I scowl. “Because seeing us together would make it clear to him there’s chemistry between us. And that would only show him what he’s missing.”

“Or it might make him realize we’re inevitable,” he points out.

“While putting me in an embarrassing situation. How do you think it'll feel for me to see the guy who dumped me at the altar in the hallway as I'm going to the loo?"

I finish unbuttoning the shirt and when the plackets gape, his gaze is drawn to my exposed breasts. His eyes widen. His nostrils flare. And when I look at the crotch of his pants, the telltale bulge there gives him away. A surge of power courses through my veins.

This attraction between us is real. It’s why he brought me here. It’s why I came willingly. I wasn’t thinking too far out into the future last night, not beyond the possibility of a marriage to him… Or the prospect of not marrying him when my month of consideration is up.

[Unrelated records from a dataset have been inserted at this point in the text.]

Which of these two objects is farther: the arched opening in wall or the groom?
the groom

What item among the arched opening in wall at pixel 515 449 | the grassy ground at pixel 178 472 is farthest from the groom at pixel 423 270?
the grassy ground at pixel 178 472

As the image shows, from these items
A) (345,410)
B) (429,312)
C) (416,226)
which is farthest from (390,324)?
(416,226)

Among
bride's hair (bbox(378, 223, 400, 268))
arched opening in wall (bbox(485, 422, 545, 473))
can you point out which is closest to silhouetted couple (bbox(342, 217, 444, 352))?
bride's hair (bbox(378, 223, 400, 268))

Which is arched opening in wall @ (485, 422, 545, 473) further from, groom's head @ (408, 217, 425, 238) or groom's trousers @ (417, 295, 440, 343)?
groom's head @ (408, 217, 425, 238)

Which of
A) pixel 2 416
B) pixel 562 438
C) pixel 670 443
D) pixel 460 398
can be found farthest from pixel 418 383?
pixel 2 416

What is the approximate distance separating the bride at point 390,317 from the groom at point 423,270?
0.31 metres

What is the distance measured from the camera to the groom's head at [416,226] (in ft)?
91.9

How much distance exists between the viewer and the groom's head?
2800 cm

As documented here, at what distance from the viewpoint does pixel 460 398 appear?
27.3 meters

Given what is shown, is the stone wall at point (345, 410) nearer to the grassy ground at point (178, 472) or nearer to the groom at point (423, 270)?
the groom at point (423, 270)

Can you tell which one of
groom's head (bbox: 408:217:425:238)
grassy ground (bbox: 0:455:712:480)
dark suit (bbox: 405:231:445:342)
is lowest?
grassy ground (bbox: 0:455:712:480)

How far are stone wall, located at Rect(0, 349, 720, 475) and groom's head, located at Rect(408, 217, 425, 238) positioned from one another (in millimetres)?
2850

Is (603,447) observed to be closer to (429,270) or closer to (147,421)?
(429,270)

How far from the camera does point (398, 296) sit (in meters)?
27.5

But the run-in with Felix has shown me a glimpse of the future. This awkwardness between the three of us is going to taint our relationship, no matter how much time passes.

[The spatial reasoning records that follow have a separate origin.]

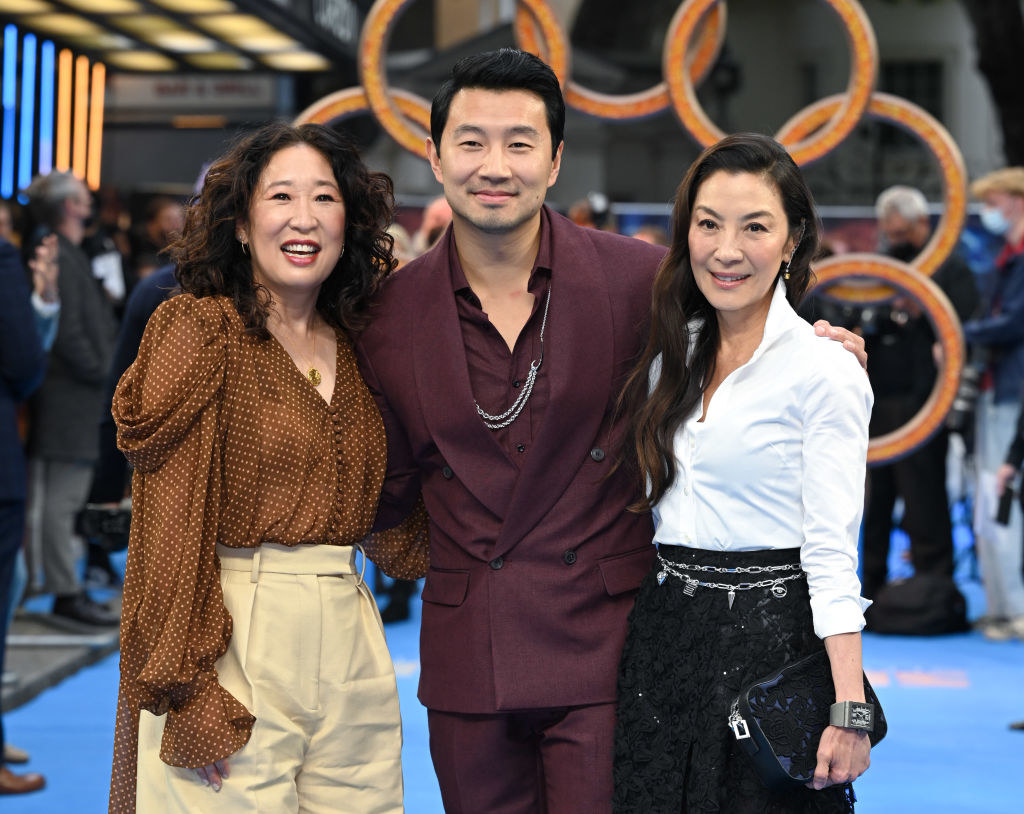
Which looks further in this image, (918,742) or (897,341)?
(897,341)

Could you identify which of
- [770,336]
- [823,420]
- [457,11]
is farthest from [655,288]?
[457,11]

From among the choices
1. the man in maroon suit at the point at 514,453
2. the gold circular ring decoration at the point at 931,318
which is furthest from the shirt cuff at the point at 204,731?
the gold circular ring decoration at the point at 931,318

“Q?” I prompt him. “Did you hear what I said?”

He blinks, then seems to wrench his gaze away from my body and to my face. “I hear you.” He draws in a breath, then runs his hand over his head. “I understand how uncomfortable this situation is for you. It is for me, too.” He chooses his words carefully. “The last thing I want is my son under my roof while I attempt to start this new phase of my life with you. The last thing I want is for you to be reminded of how much Felix hurt you. But I’m also aware of how pissed-off he is about this situation, and rightly so. I’m afraid that in asking you to marry me, I may have alienated my son forever. He’s the only immediate family I have, and if I don’t do something I’ll lose him. And I... I can’t let that happen. But also, I want... No, I need you in my life.”

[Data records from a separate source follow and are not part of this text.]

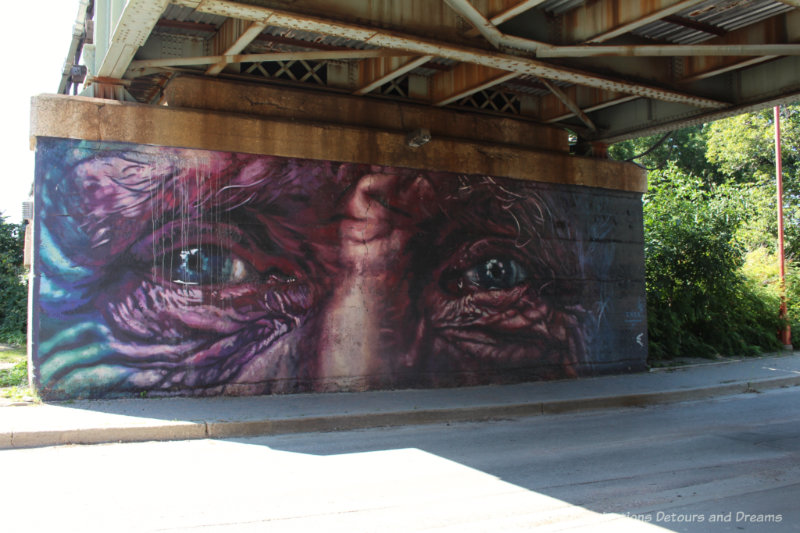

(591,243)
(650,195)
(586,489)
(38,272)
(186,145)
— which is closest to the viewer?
(586,489)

I’m sure he’ll take my hand, but he seems to respect my need for space. Instead, his gaze bores into mine.

"I need both of you in my life.”

His blue eyes turn almost indigo with emotion. Tension radiates off of him.

“Timing is everything, and if I don’t do something to show Felix I’m committed to resolving our conflict, I will have lost my son. I couldn’t live with that.”

Neither could I.

He must sense me thawing, for he takes a step forward. Not enough to touch me, but enough for the heat of his body to envelop me. Enough for that spicy scent of his to deepen. And damn, but my entire body lights up. I should move away, but it feels so good to be near him.

“I need you with me, under my roof, Raven.” He locks his gaze with mine. “You mean so much to me. But so does Felix. And the only way I can continue to have some kind of relationship with him is by having him under my roof for a short period of time.”

His voice is so gentle, his tone so tender, the worry in his eyes is so real, my stupid heart melts completely.

“It’s only for a little while; just until Felix and I arrive at some kind of understanding,” he coaxes.

Oh, my god, am I really going to do this? Am I going to agree to live under the same roof as Felix?

Quentin could have used that bossy voice of his, and I’d have given in earlier, but he didn’t. And he hasn’t leveraged the chemistry between us to seduce me into agreeing, either. Maybe that's why I pull my hand from his and shake a finger under his nose. “Fine then. But keep him away from me. Can you do that?"

The tension drains from his shoulders. The fine lines around his beautiful mouth smooth out, and dang it, but a flush of satisfaction warms me. Ugh, I care for this man more than I realized. And I do want to see him happy. When did I begin to develop feelings for him?

"I’ll do my best to make sure the two of you don’t run into each other; you have my word.” His voice rings with conviction.

I nod. It’s not the same as not having Felix living in this house, but it’s the best I can hope for, under the circumstances. I suppose. I shrug out of his shirt, then walk over to the laundry basket and pull out the blouse I was wearing yesterday.